Wall Street is making Micron look like NVIDIA in training β here is why they're half right and where the comparison falls short, because this one matters more than people realize:
Micron just became the only US company to mass-produce HBM3E (12-layer high-bandwidth memory), which SK hynix and Samsung have been trailing on for a surprising stretch. They shipped 8HMXB5G chips that NVIDIA is already baking into its Blackwell GPU lineup, and they've secured DRAM supply contracts with Sk hynix to feed the hungry HBM business. Meanwhile, Intel Is building an Arizona foundry β "Intel Foundry by Sea" β which will produce SiP RAM and NAND at a $20 billion scale, aiming to become a genuine fab partner for others beyond its own chips. This isn't just a memory company; it is America trying to build domestic hardware alternatives in a supply chain currently dominated 95% by two Korean companies, Sk hynux and Samsung, which carries massive geopolitical weight under the CHIPS Act framework β that alone should have Wall Street salivating at Micron's potential.
The "next Nvidia" comparison comes from NVIDIAβs playbook: dominate one niche (GPUs), build a softwaremoat on top of it (CUDA), then capture every upstream component in your ecosystem. Micron is trying to do something similar with HBM β not just selling memory chips, but becoming the indispensable US source for high-end AI hardware while its Korean rivals are tied up in their own silicon cycles and foundry delays. Sk hynix has been ahead on 12GB DRAM packaging far longer than Micron was and Samsung's latest fabrication line is delayed by months - this opens a window of time where Micron can capture market share that would otherwise have gone to them. But letβs be real about the Nvidia comparison: Intel didn't become NVIDIA after building its own foundry β it became the legacy chip giant, and Microns current trajectory doesn't have a software moat like CUDA yet either. They need more than just HBM3E; they need to prove that their DRAM architecture can scale into whatever form factor AI demands next five years from now if they want this comparison to hold up long-term.
Source: https://techcrunch.com/2026/06/28/why-wall-street-thinks-us-memory-maker-Micron-is-the-next-Nvidia/
Micron just became the only US company to mass-produce HBM3E (12-layer high-bandwidth memory), which SK hynix and Samsung have been trailing on for a surprising stretch. They shipped 8HMXB5G chips that NVIDIA is already baking into its Blackwell GPU lineup, and they've secured DRAM supply contracts with Sk hynix to feed the hungry HBM business.

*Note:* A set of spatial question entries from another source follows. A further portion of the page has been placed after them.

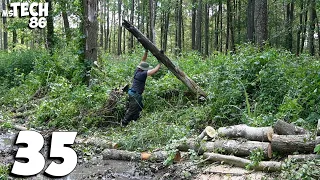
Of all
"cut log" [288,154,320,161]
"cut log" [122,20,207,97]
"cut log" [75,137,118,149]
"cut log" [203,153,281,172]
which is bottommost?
"cut log" [75,137,118,149]

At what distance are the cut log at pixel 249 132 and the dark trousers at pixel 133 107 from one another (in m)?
3.39

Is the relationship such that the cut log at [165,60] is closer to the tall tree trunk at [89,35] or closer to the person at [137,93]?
the person at [137,93]

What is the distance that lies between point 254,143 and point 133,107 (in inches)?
175

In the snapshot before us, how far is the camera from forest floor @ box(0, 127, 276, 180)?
6484mm

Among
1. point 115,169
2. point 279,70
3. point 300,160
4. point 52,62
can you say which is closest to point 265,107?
point 279,70

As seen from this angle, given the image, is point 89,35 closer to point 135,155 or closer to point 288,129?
point 135,155

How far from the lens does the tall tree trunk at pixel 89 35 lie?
538 inches

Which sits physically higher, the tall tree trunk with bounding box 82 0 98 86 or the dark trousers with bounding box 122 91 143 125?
the tall tree trunk with bounding box 82 0 98 86

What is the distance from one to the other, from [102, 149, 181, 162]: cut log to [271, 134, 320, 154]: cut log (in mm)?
1938

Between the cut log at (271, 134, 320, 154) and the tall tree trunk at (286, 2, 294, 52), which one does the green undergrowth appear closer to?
the cut log at (271, 134, 320, 154)

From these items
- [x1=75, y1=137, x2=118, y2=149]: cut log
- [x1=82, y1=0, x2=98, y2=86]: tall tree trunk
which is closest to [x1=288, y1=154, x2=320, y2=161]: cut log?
[x1=75, y1=137, x2=118, y2=149]: cut log

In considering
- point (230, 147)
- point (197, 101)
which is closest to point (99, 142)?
point (197, 101)

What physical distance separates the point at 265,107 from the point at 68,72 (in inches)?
361

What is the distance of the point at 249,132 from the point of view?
718cm
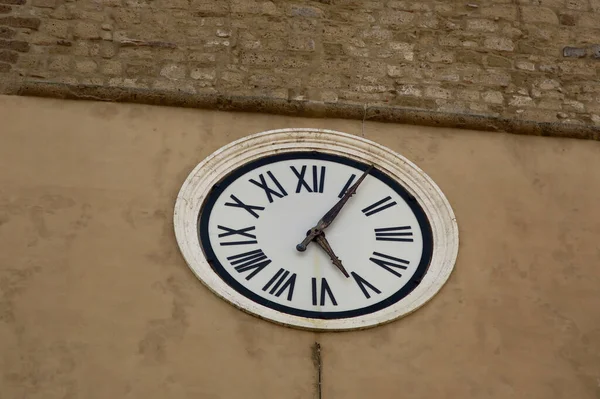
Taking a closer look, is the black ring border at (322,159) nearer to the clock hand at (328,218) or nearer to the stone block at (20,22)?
the clock hand at (328,218)

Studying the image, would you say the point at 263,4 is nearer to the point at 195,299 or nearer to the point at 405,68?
the point at 405,68

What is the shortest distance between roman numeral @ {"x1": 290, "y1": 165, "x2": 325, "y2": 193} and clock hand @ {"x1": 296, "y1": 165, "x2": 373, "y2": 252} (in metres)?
0.15

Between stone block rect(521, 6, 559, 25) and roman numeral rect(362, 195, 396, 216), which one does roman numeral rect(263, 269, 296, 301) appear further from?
stone block rect(521, 6, 559, 25)

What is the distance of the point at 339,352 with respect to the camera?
6809mm

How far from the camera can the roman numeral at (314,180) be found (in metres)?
7.54

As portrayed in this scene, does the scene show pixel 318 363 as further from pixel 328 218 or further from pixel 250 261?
pixel 328 218

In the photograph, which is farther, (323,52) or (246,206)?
(323,52)

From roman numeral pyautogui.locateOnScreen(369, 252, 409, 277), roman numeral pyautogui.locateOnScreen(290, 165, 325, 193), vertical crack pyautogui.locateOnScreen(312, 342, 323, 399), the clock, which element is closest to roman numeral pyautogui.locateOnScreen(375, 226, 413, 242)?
the clock

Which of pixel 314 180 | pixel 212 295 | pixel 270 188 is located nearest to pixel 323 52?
pixel 314 180

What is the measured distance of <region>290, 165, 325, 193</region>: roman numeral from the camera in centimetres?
754

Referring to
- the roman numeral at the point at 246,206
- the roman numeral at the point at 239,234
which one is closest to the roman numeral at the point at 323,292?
the roman numeral at the point at 239,234

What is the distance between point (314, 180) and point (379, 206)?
1.19ft

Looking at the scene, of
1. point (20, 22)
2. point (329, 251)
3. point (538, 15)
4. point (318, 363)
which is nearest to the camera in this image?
point (318, 363)

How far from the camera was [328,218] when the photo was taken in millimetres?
7340
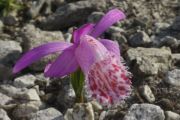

Meanwhile, Intel Is building an Arizona foundry β "Intel Foundry by Sea" β which will produce SiP RAM and NAND at a $20 billion scale, aiming to become a genuine fab partner for others beyond its own chips. This isn't just a memory company; it is America trying to build domestic hardware alternatives in a supply chain currently dominated 95% by two Korean companies, Sk hynux and Samsung, which carries massive geopolitical weight under the CHIPS Act framework β that alone should have Wall Street salivating at Micron's potential.
The "next Nvidia" comparison comes from NVIDIAβs playbook: dominate one niche (GPUs), build a softwaremoat on top of it (CUDA), then capture every upstream component in your ecosystem. Micron is trying to do something similar with HBM β not just selling memory chips, but becoming the indispensable US source for high-end AI hardware while its Korean rivals are tied up in their own silicon cycles and foundry delays. Sk hynix has been ahead on 12GB DRAM packaging far longer than Micron was and Samsung's latest fabrication line is delayed by months - this opens a window of time where Micron can capture market share that would otherwise have gone to them. But letβs be real about the Nvidia comparison: Intel didn't become NVIDIA after building its own foundry β it became the legacy chip giant, and Microns current trajectory doesn't have a software moat like CUDA yet either. They need more than just HBM3E; they need to prove that their DRAM architecture can scale into whatever form factor AI demands next five years from now if they want this comparison to hold up long-term.